Pediatric heart allocation policy and system changes

Published on: Tuesday, May 17, 2016

frequently asked questions


The Board of Directors approved policy changes in June 2014.

We are currently working to complete the second phase of a two-part project to decrease waiting list mortality for pediatric heart transplant candidates. In March, we implemented phase 1, which revised pediatric heart status 1A and 1B justification forms in WaitlistSM to reflect the new status criteria.

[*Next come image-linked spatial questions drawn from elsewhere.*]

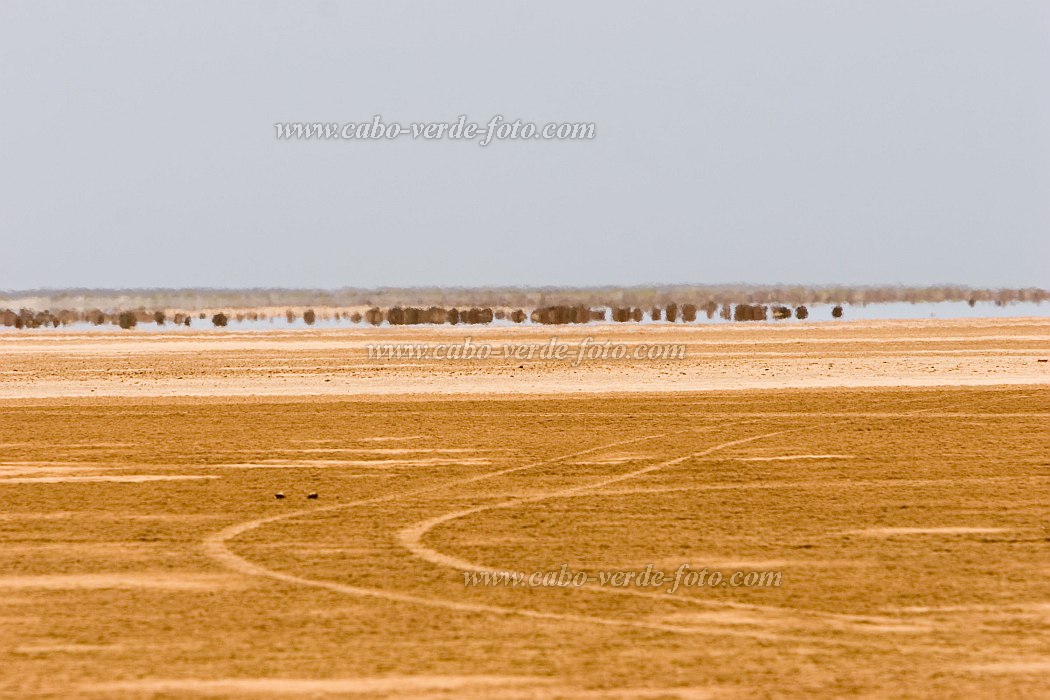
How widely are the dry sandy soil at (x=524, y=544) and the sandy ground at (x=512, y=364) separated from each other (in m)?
3.53

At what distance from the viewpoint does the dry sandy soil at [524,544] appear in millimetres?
8695

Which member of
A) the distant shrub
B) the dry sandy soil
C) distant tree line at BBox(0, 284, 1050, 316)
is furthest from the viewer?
distant tree line at BBox(0, 284, 1050, 316)

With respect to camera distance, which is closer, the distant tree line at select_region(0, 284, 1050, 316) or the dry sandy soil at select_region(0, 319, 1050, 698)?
the dry sandy soil at select_region(0, 319, 1050, 698)

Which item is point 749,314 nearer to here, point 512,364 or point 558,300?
point 512,364

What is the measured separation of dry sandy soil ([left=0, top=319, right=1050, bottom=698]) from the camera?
8695mm

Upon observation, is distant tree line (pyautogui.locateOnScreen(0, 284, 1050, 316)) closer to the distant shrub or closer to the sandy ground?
the distant shrub

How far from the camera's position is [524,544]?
497 inches

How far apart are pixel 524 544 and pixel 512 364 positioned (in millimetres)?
25599

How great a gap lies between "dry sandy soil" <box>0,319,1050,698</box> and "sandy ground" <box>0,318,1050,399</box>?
353cm

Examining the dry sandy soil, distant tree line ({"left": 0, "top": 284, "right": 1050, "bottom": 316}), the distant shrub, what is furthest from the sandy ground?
distant tree line ({"left": 0, "top": 284, "right": 1050, "bottom": 316})

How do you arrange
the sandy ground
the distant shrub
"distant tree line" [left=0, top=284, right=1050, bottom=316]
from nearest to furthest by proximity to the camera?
the sandy ground < the distant shrub < "distant tree line" [left=0, top=284, right=1050, bottom=316]

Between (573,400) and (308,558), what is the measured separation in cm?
1592

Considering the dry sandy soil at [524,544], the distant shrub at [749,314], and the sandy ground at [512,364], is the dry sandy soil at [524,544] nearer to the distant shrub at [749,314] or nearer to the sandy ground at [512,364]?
the sandy ground at [512,364]

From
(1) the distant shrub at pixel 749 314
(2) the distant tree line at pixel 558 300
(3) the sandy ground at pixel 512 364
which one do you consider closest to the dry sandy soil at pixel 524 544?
(3) the sandy ground at pixel 512 364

We will make the following changes on July 7, 2016:

  • Increase the qualifying isohemagglutinin titer to 1:16 or less for Status 1A/1B candidates who are one year old or older, but registered before their second birthday, and who are willing to accept intended blood group incompatible heart offers.
  • Add a new the treatment question “Has candidate received any treatments within the prior 30 days that may have reduced titer value to 1:16 or less?”
  • Change the allocation priority of candidates under one year old, and candidates eligible to receive intended blood group incompatible heart offers.
  • Eliminate the option to register heart candidates as in utero.
  • Remove outdated policy language.
  • Modify reports in Waitlist.

Important: Transition plan for pediatric candidates at implementation

Please see notes and actions you may need to take when we implement the changes on July 7.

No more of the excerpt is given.